Stated task: Quote the line containing "What is the" and all lines that follow it in the listing below, exactly as written.

>> Begin Provided records

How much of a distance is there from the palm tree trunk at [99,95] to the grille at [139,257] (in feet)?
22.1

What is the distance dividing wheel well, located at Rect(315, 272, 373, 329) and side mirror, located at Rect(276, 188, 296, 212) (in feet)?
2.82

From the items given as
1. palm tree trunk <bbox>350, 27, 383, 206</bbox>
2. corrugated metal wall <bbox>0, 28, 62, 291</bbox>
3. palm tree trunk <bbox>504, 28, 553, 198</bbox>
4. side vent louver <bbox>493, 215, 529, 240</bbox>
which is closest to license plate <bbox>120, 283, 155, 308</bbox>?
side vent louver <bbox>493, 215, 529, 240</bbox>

>> End Provided records

Solution for this task:
What is the distance dividing wheel well, located at Rect(315, 272, 373, 329) and side mirror, located at Rect(276, 188, 296, 212) (in feet)?
2.82

From the items given as
1. palm tree trunk <bbox>350, 27, 383, 206</bbox>
2. corrugated metal wall <bbox>0, 28, 62, 291</bbox>
3. palm tree trunk <bbox>504, 28, 553, 198</bbox>
4. side vent louver <bbox>493, 215, 529, 240</bbox>
which is closest to license plate <bbox>120, 283, 155, 308</bbox>?
side vent louver <bbox>493, 215, 529, 240</bbox>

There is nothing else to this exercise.